# STATED GOAL
Reproduce verbatim the lines in the rows below from the line with "Given the choices" to the line with "Answer: the green", including both of those lines.

# DATA
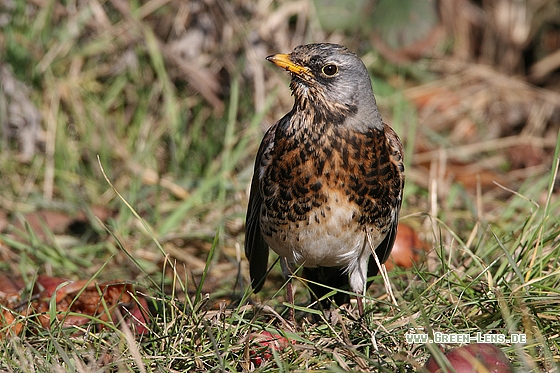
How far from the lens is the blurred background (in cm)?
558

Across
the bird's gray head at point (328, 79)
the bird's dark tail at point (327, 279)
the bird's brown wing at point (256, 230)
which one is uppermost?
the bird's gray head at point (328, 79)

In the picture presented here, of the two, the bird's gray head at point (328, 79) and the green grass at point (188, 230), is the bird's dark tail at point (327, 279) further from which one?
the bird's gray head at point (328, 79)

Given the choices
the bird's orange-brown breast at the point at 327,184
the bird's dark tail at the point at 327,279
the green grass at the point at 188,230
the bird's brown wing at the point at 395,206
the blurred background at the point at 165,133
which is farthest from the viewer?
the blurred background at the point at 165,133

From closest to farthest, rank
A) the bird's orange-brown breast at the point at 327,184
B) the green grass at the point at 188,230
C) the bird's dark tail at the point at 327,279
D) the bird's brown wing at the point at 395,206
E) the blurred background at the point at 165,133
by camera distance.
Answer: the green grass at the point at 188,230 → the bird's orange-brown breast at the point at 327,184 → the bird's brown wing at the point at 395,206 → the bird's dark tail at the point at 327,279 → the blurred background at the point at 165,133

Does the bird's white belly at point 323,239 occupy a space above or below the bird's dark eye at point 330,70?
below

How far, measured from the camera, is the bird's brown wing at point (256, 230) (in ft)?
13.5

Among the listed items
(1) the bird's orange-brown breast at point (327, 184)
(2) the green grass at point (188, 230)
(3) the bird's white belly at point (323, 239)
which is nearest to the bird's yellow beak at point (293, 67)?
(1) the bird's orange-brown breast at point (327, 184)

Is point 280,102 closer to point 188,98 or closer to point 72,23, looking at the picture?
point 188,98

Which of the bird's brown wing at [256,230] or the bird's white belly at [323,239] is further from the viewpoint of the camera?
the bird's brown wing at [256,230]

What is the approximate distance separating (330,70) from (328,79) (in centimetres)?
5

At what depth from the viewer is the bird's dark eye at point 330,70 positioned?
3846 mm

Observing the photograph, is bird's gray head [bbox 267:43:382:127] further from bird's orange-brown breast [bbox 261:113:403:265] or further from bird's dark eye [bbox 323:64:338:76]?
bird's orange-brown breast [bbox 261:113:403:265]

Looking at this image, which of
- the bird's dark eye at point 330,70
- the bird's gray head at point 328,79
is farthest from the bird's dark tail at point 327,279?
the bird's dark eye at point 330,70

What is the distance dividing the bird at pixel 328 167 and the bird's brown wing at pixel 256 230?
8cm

==

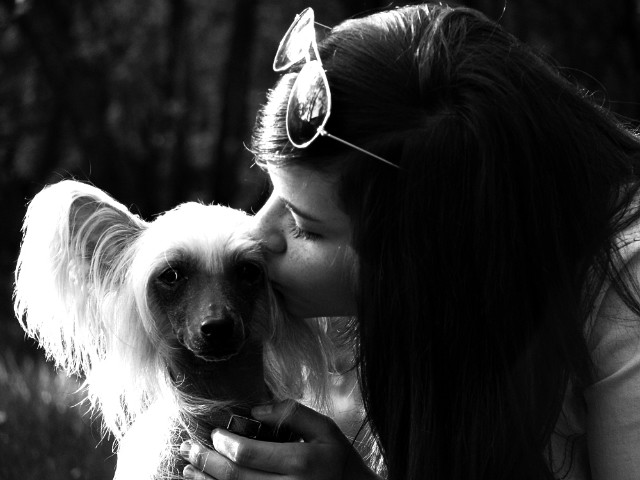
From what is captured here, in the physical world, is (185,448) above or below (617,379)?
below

# RESULT FOR THIS EXERCISE
Given the choices
the bird's orange-brown breast at the point at 327,184
the bird's dark tail at the point at 327,279
the green grass at the point at 188,230
the bird's brown wing at the point at 395,206
the blurred background at the point at 165,133
which is farthest from the viewer?
the blurred background at the point at 165,133

From closest to farthest, rank
A) the bird's orange-brown breast at the point at 327,184
B) the green grass at the point at 188,230
C) the bird's dark tail at the point at 327,279
D) the bird's brown wing at the point at 395,206
E) the blurred background at the point at 165,133
by camera distance.
Answer: the green grass at the point at 188,230 → the bird's orange-brown breast at the point at 327,184 → the bird's brown wing at the point at 395,206 → the bird's dark tail at the point at 327,279 → the blurred background at the point at 165,133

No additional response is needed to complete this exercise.